Hi, I am trying to find out any info relating to the saving of the crew of Berthone 14th November 1882.
Robert Hooke of Lowerstoft and his crew of 31 lifeboat men braved the treacherous weather to save these men. They were all awarded a medal for their bravery. There must have been newspaper articles about it during the time, however I cannot find out anything.

Any help would be much appreciated


----------



## Roger Griffiths (Feb 10, 2006)

The name of the vessel was BERTHON there is plenty of information on the net,such as, http://archiver.rootsweb.ancestry.com/th/read/SUFFOLK/1997-09/0875661029 
and a couple of newspaper articles. 
Do a search useing the term, Berthon Lowestoft.

Roger


----------



## Pioneer1 (Jan 24, 2013)

Thanks roger I will see what I can find now, however I could not find any articles about it?!!!

Cheers


----------



## Pioneer1 (Jan 24, 2013)

I can still find very little, nothing about the actual event itself or those that took part. I think I need to try and source local newspapers from that time?


----------



## Coastie (Aug 24, 2005)

There's some info here: http://www.google.co.uk/search?hl=e...429,d.d2k&fp=96913eb1426fa074&biw=794&bih=484

If that link doesn't work cut and paste Lowestoft Berthon rescue into Google and you'll get a few results back


----------



## wightspirit (Feb 15, 2008)

You'll need to obtain a copy from the Ipswich Journal newspaper, dated 18 November 1882, page 11, which carries a report on the incident, and also the same newspaper dated 16 December 1882, page 12, concerning awards made to the crew for the rescue. Probably your best source of copies would be Ipswich Library.

Dave W


----------



## wightspirit (Feb 15, 2008)

I've misled you slightly regarding awards made as per the report of 16 December 1882, but the lifeboat is mentioned in connection with the Berthon. There's another interesting report in the Journal dated 6 March 1883 naming Mr Parsons Norman, an artist, who displayed 'a large painting' showing the Samual Plimsoll lifeboat rescuing the creew from the Berthon. He seems to have been a very accomplished artist and maybe the painting still survives. 
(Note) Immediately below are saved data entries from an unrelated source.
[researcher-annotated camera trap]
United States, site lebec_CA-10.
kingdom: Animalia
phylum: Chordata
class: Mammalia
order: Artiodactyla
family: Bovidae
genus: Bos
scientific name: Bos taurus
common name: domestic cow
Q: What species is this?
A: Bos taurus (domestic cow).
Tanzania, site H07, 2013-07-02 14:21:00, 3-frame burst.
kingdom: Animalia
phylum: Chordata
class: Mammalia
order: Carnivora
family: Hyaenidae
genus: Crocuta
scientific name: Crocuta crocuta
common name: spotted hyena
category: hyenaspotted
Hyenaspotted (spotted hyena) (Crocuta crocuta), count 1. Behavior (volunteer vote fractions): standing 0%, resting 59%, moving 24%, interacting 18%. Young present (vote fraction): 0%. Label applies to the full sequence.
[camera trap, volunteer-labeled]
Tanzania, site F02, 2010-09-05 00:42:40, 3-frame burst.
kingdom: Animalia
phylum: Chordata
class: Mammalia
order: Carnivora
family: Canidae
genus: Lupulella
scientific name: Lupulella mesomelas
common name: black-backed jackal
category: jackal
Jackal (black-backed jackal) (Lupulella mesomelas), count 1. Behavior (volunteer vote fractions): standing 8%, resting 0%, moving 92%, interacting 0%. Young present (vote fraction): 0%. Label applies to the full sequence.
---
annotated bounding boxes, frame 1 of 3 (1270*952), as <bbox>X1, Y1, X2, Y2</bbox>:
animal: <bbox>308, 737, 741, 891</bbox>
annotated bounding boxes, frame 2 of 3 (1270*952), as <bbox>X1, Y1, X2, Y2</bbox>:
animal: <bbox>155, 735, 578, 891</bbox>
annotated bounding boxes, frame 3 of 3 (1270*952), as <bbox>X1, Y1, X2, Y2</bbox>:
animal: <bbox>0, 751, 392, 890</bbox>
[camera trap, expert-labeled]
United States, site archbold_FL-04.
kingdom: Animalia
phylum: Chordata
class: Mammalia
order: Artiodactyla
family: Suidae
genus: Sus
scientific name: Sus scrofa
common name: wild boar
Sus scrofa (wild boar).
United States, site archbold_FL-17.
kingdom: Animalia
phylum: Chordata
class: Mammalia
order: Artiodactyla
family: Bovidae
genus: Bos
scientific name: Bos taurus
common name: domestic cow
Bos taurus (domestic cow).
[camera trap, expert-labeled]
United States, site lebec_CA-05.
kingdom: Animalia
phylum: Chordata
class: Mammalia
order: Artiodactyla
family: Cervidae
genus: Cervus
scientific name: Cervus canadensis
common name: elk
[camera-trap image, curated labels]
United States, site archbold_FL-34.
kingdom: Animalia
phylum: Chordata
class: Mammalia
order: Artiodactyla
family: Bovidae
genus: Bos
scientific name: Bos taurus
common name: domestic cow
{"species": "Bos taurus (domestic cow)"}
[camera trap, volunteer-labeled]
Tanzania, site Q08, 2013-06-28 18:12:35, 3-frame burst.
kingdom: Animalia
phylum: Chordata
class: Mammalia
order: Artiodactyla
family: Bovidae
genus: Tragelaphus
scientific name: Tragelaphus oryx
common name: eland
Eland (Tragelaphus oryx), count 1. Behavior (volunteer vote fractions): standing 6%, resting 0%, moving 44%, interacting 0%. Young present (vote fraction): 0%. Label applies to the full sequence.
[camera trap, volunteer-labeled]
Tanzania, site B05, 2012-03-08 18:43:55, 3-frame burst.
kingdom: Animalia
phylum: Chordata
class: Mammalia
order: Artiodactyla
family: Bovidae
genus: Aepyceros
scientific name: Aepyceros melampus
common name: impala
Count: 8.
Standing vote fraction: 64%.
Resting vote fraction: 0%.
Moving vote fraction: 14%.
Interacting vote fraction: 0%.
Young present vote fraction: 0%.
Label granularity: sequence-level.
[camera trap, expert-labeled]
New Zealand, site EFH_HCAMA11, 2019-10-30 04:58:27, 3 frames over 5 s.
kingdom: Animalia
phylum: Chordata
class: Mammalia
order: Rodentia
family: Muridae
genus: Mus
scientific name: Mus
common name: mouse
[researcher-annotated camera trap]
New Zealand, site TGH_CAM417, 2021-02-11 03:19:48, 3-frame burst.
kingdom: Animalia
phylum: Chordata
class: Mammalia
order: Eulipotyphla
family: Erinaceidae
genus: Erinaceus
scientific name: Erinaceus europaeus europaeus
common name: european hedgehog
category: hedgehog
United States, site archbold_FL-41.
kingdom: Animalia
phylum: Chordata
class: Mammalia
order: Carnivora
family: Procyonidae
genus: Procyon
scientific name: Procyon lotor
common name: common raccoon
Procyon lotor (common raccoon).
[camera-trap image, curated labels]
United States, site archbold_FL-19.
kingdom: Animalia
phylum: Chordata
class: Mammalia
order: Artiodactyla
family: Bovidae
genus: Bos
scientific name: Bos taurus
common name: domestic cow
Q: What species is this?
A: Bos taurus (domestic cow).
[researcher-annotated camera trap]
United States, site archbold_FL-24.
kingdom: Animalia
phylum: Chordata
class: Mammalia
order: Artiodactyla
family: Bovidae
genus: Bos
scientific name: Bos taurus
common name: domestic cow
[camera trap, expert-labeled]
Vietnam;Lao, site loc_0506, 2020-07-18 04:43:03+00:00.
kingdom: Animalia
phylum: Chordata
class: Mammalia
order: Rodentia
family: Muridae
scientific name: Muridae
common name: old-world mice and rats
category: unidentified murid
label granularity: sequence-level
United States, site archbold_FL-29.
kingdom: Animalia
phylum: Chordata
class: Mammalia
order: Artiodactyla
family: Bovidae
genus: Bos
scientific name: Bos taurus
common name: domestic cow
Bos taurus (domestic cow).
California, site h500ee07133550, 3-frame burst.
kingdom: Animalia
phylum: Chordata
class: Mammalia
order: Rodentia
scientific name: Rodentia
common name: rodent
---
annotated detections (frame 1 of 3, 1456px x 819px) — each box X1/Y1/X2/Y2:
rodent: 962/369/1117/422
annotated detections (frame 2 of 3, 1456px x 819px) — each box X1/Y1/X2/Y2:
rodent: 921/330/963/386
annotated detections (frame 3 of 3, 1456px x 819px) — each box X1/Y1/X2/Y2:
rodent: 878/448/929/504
You'll probably be able to obtain additional information from the archives at Poole RNLI, where many old records are kept.

Dave W


----------



## Pioneer1 (Jan 24, 2013)

Dave W thank you so much for that info. I will be sure to try and get a copy of those newspapers and possibly a print of the painting if it survives.

My wife's great grandfather was one of the crew.

Thanks again


----------